**PARTS OF THE EXERCISE**:
1. Repeat the part of the bill analysis on jail overcrowding that begins at the words "Second Analysis (8-26-08)" and stops after the words "of inmate releases.".
2. Write the next part of the bill analysis on jail overcrowding, picking up after its last sentence.

**TEXT SECTION**:
>> Start

COUNTY JAIL POPULATION MANAGEMENT PLAN

House Bill 4234 as enrolled

Public Act 139 of 2007

Sponsor:  Rep. Lorence Wenke

House Bill 4725 as enrolled

Public Act 140 of 2007

Sponsor:  Rep. Paul Condino

House Committee:  Judiciary

Senate Committee:  Judiciary

Second Analysis (8-26-08)

BRIEF SUMMARY:  The bills would allow a county or judicial circuit to adopt and implement a plan to reduce or prevent chronic jail overcrowding and would require, if a county did not adopt and implement such a plan, a county sheriff to take certain actions when the jail population reached 95 percent.

FISCAL IMPACT:  The bills appear to have no significant fiscal impact on the Judiciary.

Any fiscal impact on jails would depend on whether, and how, a jail population management plan affected the timing of inmate releases. 

THE APPARENT PROBLEM:

County jails house a diverse population comprising those sentenced for misdemeanor and certain felony offenses, civil contempt (i.e., failure to pay child support), parole and probation violations, and those waiting arraignment, trial, or sentencing.  Nationwide, many county jails have been consistently operating at, and frequently exceeding, capacity.  Under Michigan law, certain mechanisms to alleviate overcrowding are triggered when a jail exceeds its rated capacity for seven consecutive days.  Often this results in the early release of nonviolent prisoners, regardless of how much of their sentence has been served, their previous record, or their likelihood to reoffend.  Since jail overcrowding emergency protocols treat only the immediate need and not the circumstances contributing to the overcrowding, they are only a stopgap measure providing temporary relief.

The Michigan Task Force on Jail and Prison Overcrowding was created in June 2004 by Governor Granholm to, among other things, explore strategies for utilizing jail and prison resources more effectively and efficiently while maintaining public safety.  In its final report released in March 2005, the task force found that while there was no single cause for jail and prison overcrowding, there were various and often inconsistent policies and procedures that existed on bonding practices, pretrial services, incarceration pending case disposition, and community supervision—inconsistencies that also affected jail overcrowding.  The task force report contains many recommendations that courts, county prosecutors, and county sheriffs can adopt to avert reaching capacity and triggering the emergency protocols; for instance, greater use of alternative sentencing such as drug courts, electronic tethers, and alerting judges when the jail is reaching capacity.

>> End

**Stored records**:
>> Start

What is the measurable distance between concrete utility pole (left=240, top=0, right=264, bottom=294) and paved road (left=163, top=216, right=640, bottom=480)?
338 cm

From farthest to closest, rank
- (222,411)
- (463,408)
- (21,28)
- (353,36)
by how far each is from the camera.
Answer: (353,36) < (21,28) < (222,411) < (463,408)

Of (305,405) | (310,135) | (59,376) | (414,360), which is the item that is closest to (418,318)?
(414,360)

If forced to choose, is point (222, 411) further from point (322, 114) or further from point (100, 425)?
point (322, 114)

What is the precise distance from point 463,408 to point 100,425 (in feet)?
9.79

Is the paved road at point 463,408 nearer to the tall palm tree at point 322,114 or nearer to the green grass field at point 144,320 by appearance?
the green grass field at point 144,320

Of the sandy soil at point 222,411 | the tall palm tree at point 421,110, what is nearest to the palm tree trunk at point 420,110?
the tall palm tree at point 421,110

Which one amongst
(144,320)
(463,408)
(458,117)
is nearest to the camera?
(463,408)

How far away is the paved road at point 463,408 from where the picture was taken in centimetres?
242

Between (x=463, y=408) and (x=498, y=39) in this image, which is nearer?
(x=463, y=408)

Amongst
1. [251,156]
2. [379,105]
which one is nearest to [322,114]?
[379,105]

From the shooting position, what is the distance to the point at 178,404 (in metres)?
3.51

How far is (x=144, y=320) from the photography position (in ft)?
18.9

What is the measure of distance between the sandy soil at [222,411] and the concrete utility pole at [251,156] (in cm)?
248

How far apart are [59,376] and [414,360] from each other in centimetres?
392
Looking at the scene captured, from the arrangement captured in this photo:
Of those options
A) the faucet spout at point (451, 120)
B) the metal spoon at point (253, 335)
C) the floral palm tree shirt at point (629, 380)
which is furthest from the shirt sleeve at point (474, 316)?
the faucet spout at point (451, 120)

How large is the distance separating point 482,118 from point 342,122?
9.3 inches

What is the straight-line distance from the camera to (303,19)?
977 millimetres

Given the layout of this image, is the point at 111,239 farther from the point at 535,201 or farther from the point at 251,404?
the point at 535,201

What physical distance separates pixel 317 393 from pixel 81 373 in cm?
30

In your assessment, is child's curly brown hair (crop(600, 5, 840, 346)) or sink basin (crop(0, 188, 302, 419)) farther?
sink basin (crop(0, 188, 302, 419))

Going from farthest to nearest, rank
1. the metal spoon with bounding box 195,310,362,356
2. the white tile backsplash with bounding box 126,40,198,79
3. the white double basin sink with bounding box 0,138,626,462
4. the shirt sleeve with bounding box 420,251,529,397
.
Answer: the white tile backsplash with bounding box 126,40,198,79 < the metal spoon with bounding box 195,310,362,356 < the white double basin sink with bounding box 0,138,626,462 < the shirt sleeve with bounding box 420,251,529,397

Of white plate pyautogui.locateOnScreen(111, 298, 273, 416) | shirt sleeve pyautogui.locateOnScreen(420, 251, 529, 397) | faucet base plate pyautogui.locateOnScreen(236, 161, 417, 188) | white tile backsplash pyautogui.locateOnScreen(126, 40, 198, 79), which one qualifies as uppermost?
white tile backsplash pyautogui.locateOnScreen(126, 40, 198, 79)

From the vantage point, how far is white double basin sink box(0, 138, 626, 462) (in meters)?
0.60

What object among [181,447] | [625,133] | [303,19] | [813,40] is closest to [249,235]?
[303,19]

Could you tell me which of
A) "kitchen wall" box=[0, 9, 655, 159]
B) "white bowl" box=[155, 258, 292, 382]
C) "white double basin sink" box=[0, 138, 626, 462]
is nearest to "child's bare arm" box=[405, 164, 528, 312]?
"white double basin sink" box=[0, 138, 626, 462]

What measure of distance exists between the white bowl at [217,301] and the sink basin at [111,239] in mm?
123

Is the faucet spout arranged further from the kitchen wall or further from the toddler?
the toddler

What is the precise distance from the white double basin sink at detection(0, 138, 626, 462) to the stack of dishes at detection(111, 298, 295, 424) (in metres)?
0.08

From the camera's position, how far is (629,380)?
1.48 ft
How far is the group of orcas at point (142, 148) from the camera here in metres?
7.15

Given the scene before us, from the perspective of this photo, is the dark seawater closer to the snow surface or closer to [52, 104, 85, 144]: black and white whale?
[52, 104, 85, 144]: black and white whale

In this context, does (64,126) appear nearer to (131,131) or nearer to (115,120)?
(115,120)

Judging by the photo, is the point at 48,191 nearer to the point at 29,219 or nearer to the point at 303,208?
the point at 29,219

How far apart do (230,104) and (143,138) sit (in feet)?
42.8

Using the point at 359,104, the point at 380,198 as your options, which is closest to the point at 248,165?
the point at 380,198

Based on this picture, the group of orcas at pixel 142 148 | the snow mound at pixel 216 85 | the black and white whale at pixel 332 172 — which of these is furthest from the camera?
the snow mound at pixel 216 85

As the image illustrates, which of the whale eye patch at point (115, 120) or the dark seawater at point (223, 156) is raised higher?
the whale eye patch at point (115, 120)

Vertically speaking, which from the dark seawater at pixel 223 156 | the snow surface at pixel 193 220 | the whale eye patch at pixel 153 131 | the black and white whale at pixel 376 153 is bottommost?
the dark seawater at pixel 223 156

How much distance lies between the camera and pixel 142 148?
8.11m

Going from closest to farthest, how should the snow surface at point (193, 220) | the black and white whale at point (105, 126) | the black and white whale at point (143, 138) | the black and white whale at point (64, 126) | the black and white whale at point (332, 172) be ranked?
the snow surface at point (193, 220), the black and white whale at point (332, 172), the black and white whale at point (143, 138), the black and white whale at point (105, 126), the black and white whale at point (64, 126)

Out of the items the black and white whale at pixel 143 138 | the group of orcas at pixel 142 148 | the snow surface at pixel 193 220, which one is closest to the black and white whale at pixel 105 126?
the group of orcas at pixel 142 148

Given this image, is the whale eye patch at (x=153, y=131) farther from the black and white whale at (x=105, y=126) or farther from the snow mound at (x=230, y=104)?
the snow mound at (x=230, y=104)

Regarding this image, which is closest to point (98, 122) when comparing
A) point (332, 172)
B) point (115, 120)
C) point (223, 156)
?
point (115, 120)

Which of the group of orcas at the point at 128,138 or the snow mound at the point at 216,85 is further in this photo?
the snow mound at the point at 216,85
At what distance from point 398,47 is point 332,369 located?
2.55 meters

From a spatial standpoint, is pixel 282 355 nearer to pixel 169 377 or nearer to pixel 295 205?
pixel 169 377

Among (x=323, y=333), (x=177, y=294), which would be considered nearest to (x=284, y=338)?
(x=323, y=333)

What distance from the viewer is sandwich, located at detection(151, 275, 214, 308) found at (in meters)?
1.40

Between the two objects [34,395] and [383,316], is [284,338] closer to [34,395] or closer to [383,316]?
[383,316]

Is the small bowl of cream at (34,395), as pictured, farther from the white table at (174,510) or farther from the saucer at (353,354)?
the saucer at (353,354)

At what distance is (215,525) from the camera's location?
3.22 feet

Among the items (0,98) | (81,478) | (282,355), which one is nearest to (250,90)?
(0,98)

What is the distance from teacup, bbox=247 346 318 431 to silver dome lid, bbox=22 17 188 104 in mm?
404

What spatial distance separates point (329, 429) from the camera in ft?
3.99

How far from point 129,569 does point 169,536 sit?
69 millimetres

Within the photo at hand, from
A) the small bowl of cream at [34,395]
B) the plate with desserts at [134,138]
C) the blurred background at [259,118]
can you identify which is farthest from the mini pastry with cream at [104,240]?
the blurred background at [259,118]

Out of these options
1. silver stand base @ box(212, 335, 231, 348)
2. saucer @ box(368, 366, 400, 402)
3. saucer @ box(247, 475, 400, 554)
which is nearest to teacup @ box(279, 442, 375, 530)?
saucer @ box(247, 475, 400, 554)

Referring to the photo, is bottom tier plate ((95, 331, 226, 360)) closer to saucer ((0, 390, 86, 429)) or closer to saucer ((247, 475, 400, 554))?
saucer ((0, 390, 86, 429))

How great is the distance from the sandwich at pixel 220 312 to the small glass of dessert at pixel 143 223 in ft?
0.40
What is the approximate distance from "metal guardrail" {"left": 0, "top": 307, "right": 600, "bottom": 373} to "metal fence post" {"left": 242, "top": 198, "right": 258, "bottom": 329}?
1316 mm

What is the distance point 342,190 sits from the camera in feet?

>> End

**THE RESULTS**:
1.
Second Analysis (8-26-08)

BRIEF SUMMARY:  The bills would allow a county or judicial circuit to adopt and implement a plan to reduce or prevent chronic jail overcrowding and would require, if a county did not adopt and implement such a plan, a county sheriff to take certain actions when the jail population reached 95 percent.

FISCAL IMPACT:  The bills appear to have no significant fiscal impact on the Judiciary.

Any fiscal impact on jails would depend on whether, and how, a jail population management plan affected the timing of inmate releases.

2.
Despite these measures, many jails in Michigan are still operating at or near capacity much of the time, with some of the larger jails—such as Oakland—having to declare an overcrowding emergency several times a year.  In addition, not all judges and prosecutors have embraced the use of alternative sentences or other of the task force recommendations; therefore, attempts to prevent overcrowding in the first place do not always flow smoothly and a jail on occasion reaches full capacity.

Some feel that the law should be amended to allow judges, along with the county prosecutor and sheriff, to devise plans that could be implemented earlier; that is, plans too alleviate overcrowding before 100 percent capacity is reached and the statutory mechanisms are triggered.  It is believed that such an approach would allow for smaller, more controlled releases.  If the county and judicial officials could not agree on a plan, some feel that an additional mechanism should be created by which a sheriff could release certain prisoners—including those who have not yet been sentenced—who do not pose a threat to society.

 

THE CONTENT OF THE BILLS:

House Bills 4234 and 4725 would both amend the Jail Overcrowding Emergency Powers Act. 

The Jail Overcrowding Emergency Powers Act provides that when the prisoner population of a county jail exceeds 100 percent of the rated design capacity for its general population for seven days, the sheriff must certify this fact to the chief judge of each circuit and municipal court in the county and to the chairperson of the county board of commissioners.  If a majority of these officials do not find the sheriff in error within three business days, the sheriff must declare a "county jail overcrowding state of emergency."  Notification of the emergency is then sent to those same officials and to the county prosecutor and to the chief of each law enforcement agency in the county as well.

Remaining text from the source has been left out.